* **SELECTED EXTRACT**

I might sound a bit cynical but I prefer to think about this as non-idealistic. Because reality very rarely seems to align with any sort of idealism for me.



The framing is cynical, though I agree with you that stability is valuable.

I'd argue the reason the framing is cynical is because the two party system wasn't intentionally crafted as some sort of 'nothing changes' power structure, but is the outcome from the current incentives of our democratic system. The two parties bit is arguably a flaw the founders tried unsuccessfully to prevent (because it can lead to instability).

Your comment also implies that little changes as the parties switch power back and forth, but this isn't true. Policy is a large ship and things take time and arguing to change (which is what you want for stability, and the inevitable outcome in a democracy). But policy does change and decade over decade - things can change a lot as people struggle to improve the society.

You can read Washington's explicit warnings of political parties in his farewell address (which presciently aligns a lot with the rise of Trump): https://www.ourdocuments.gov/doc.php?flash=false&doc=15&page...

Relevant bit:

"I have already intimated to you the danger of parties in the State, with particular reference to the founding of them on geographical discriminations. Let me now take a more comprehensive view, and warn you in the most solemn manner against the baneful effects of the spirit of party generally.

* **GIVEN EXERCISE**
Rewrite the comment on the two-party system from "I might sound" up to and including "idealism for me.", swapping "cynical" for "pessimistic".

* **PROVIDED DATA**
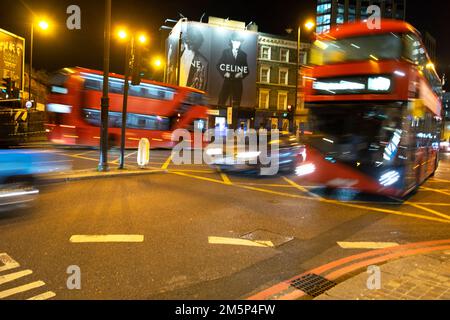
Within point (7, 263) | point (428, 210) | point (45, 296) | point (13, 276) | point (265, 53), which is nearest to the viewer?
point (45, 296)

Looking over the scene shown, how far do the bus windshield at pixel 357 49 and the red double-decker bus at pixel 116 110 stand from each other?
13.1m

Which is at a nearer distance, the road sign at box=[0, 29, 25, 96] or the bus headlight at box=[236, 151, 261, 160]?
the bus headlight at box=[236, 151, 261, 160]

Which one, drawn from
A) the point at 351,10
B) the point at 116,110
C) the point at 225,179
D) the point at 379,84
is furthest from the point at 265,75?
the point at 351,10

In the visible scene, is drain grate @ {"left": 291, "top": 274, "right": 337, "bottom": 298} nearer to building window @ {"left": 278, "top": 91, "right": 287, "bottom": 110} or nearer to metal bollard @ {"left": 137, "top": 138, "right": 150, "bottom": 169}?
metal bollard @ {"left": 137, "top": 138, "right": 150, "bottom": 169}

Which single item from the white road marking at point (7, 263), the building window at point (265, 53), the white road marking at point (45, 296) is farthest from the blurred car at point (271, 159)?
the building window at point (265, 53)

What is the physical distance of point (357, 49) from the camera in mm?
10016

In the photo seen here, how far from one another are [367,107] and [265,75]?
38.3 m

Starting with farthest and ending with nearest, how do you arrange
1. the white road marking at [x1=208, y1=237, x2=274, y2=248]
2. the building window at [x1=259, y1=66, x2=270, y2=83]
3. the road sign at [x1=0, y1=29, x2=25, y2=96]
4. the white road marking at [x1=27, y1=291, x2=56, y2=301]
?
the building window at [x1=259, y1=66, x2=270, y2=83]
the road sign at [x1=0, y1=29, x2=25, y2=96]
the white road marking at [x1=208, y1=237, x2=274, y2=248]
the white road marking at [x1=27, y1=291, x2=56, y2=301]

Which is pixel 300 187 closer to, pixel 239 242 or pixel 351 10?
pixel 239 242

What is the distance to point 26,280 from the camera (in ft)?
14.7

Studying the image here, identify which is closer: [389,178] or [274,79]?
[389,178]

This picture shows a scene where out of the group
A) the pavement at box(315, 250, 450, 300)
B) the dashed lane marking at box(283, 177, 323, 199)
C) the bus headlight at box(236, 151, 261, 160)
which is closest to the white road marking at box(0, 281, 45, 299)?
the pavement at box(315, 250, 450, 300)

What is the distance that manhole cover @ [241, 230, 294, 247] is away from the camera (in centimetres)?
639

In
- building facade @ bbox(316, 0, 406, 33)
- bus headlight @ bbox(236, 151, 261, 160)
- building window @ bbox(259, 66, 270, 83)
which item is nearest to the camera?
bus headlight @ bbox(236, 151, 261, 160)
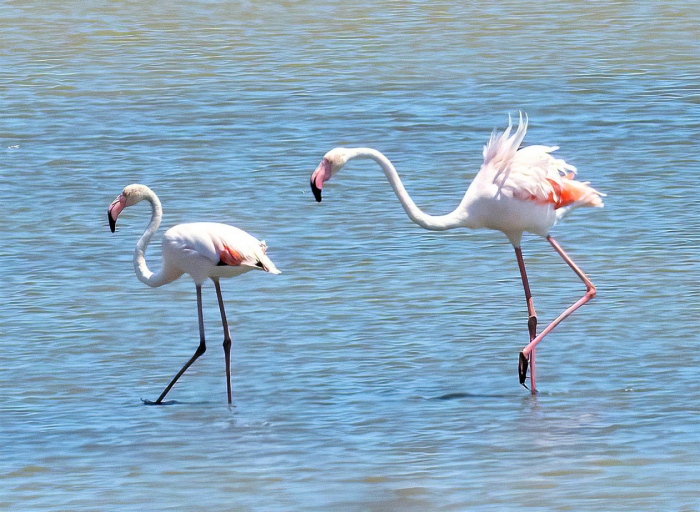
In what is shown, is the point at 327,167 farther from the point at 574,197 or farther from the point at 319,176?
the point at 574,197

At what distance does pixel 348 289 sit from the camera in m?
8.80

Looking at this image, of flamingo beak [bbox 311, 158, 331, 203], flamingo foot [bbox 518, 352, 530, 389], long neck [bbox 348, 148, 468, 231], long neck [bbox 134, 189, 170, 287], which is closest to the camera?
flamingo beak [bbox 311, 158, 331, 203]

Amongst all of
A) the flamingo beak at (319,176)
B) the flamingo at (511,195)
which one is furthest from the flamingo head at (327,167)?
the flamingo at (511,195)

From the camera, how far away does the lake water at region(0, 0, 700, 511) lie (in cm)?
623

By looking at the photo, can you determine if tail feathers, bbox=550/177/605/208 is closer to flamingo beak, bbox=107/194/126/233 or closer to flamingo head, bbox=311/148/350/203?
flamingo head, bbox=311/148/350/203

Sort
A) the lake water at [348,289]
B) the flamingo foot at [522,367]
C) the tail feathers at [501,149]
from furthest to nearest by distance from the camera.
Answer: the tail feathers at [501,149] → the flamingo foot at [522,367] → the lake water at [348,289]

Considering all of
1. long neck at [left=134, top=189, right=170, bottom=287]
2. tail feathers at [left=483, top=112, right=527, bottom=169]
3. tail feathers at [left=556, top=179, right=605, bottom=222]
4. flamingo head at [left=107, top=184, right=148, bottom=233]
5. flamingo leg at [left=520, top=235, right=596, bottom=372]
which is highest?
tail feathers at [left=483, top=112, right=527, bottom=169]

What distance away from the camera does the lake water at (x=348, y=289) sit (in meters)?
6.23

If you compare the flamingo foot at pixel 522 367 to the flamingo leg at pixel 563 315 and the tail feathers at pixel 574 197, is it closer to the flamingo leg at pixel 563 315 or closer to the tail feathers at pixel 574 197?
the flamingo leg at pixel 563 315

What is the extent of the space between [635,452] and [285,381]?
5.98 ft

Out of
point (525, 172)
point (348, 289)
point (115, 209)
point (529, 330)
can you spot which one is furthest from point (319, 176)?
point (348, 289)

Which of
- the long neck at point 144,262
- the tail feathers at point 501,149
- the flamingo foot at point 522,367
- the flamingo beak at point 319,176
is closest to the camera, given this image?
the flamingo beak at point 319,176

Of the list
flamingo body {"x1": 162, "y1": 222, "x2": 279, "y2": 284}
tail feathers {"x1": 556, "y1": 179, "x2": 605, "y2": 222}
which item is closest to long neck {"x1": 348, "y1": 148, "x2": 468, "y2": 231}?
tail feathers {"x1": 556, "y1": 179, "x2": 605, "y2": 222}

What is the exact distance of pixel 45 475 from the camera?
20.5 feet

* **EXPECTED ANSWER**
I might sound a bit pessimistic but I prefer to think about this as non-idealistic. Because reality very rarely seems to align with any sort of idealism for me.